*WHAT THE TASK REQUIRES*. Locate each line below that includes "trap" and reproduce it.

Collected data
········
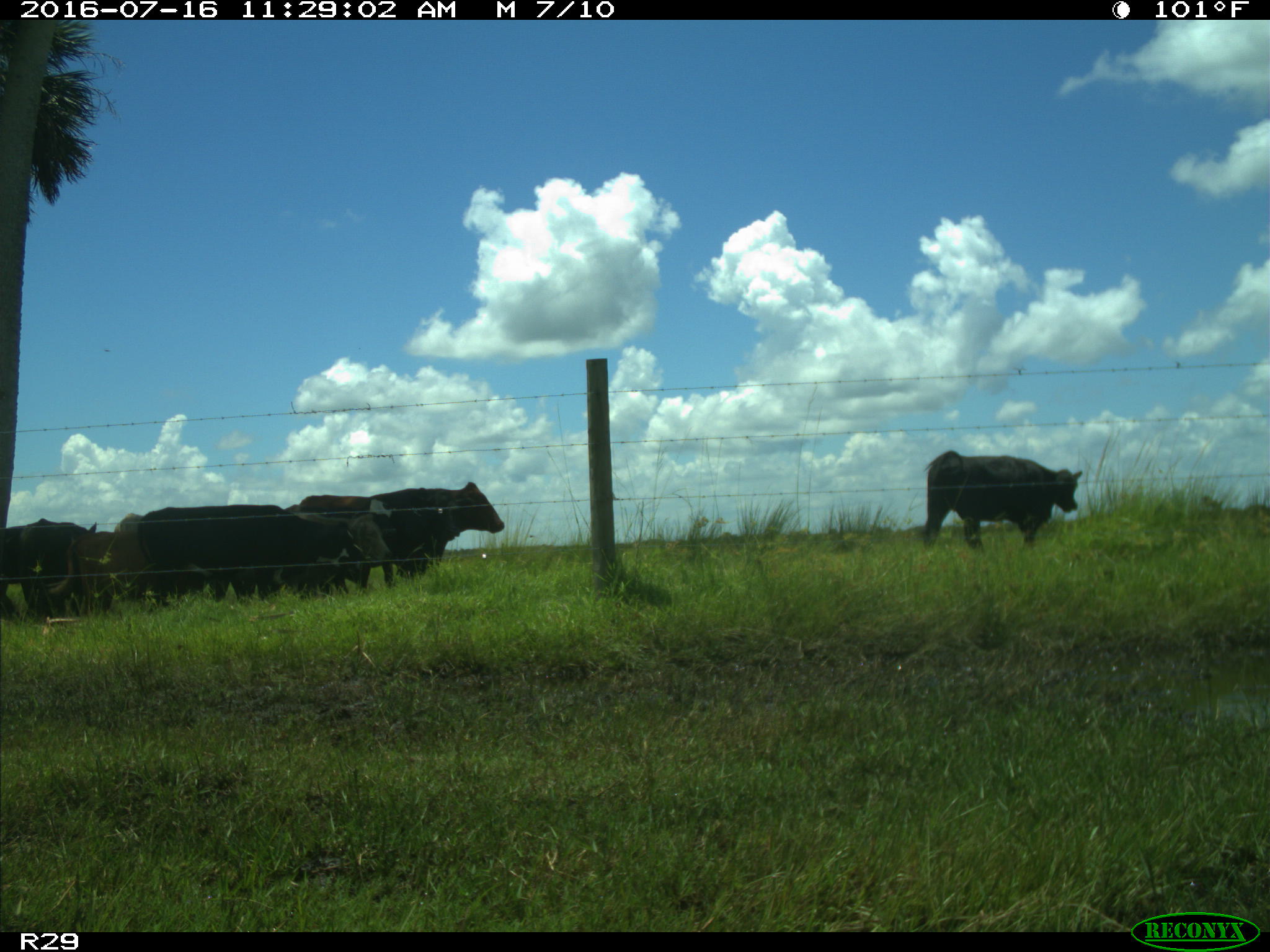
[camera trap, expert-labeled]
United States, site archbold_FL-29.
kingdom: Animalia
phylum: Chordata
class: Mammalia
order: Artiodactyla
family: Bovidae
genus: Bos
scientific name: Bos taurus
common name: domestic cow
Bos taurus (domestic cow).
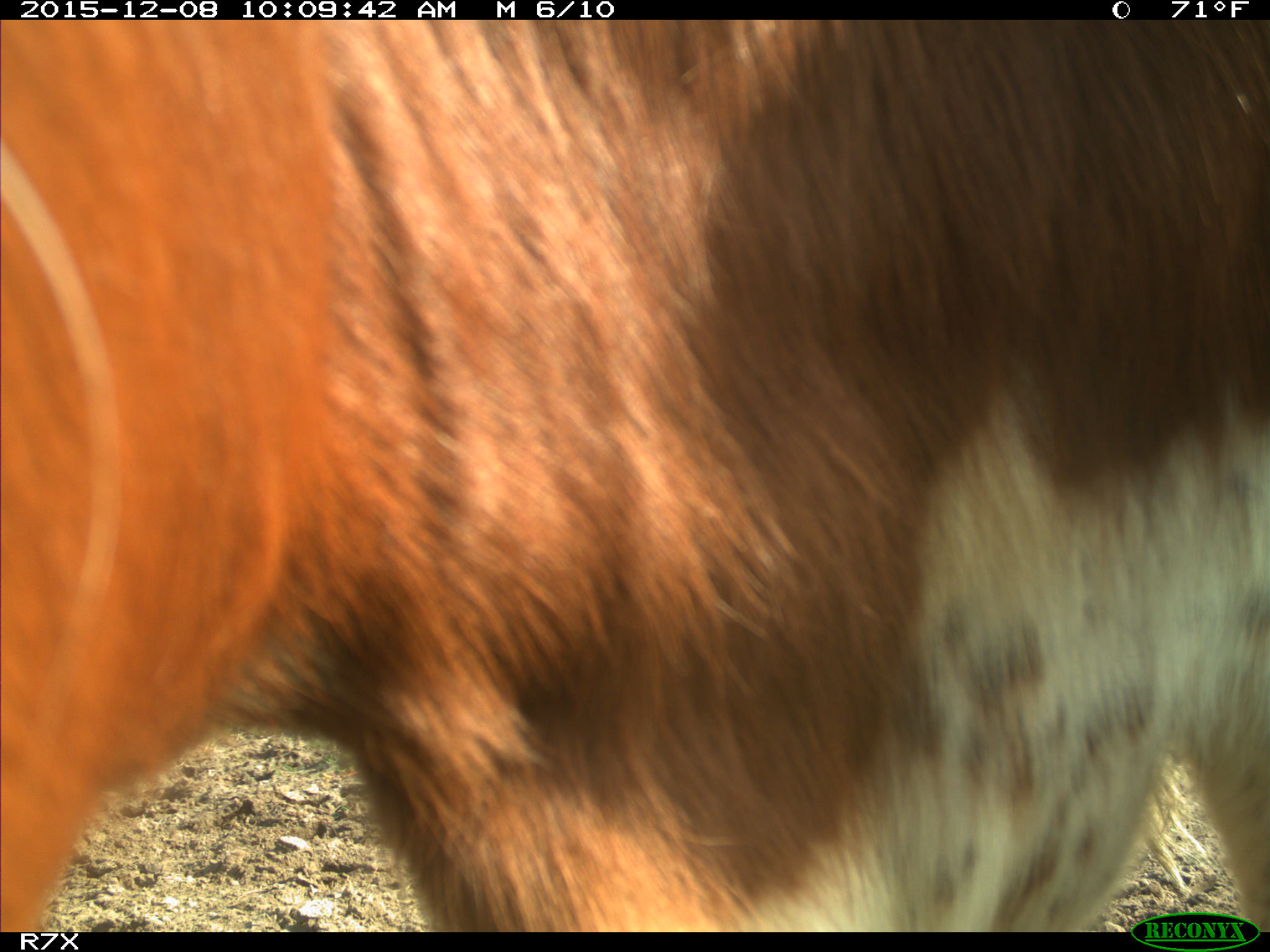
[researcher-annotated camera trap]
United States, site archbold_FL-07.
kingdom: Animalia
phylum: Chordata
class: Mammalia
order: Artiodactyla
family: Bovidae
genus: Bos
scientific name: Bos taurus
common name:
········
*WRITTEN SOLUTION*.
[camera trap, expert-labeled]
[researcher-annotated camera trap]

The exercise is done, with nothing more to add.